Supplied entries
= = = =

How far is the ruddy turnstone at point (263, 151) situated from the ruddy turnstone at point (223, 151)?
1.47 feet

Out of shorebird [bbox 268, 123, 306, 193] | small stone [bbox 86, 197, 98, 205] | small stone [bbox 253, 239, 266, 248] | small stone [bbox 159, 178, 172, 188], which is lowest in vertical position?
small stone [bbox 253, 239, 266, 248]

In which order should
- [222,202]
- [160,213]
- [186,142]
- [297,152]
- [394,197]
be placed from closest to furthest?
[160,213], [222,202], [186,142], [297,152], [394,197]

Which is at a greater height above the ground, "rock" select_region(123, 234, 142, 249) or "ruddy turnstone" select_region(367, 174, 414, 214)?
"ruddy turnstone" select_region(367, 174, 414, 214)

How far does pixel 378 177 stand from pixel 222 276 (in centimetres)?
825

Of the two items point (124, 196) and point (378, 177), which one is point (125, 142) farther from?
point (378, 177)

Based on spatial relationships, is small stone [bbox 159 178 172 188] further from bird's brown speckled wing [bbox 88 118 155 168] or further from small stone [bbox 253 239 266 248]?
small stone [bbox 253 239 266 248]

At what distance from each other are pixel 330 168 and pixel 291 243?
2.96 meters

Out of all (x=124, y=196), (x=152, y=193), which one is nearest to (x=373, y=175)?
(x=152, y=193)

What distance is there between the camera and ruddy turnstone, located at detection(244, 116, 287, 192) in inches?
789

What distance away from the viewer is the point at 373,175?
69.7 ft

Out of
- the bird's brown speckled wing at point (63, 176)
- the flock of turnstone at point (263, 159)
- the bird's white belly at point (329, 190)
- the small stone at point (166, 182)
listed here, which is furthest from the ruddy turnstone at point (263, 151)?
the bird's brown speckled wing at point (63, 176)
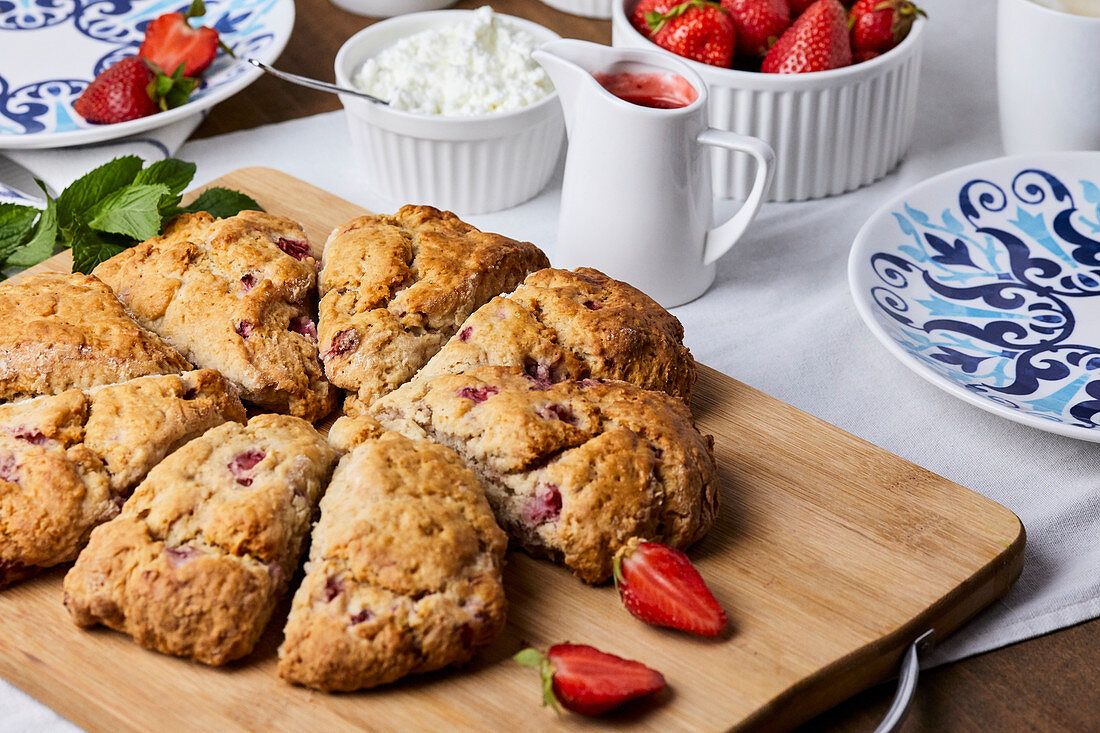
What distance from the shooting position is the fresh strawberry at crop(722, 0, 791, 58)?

= = = =

Objective
Please copy the stretch from the start of the records through the line containing "[160,213], [222,202], [186,142], [297,152], [394,197]" exactly, both ends included, and nothing beyond it.

Solution
How far is the ruddy turnstone at point (263, 151) situated from the ruddy turnstone at point (223, 151)?
1.47 feet

Out of shorebird [bbox 268, 123, 306, 193] | small stone [bbox 86, 197, 98, 205] | small stone [bbox 253, 239, 266, 248] | small stone [bbox 159, 178, 172, 188], which is lowest in vertical position?
small stone [bbox 253, 239, 266, 248]

In which order should
- [222,202]
- [160,213]
- [186,142]
- [297,152]
- [394,197]
be placed from closest to furthest?
[160,213], [222,202], [186,142], [297,152], [394,197]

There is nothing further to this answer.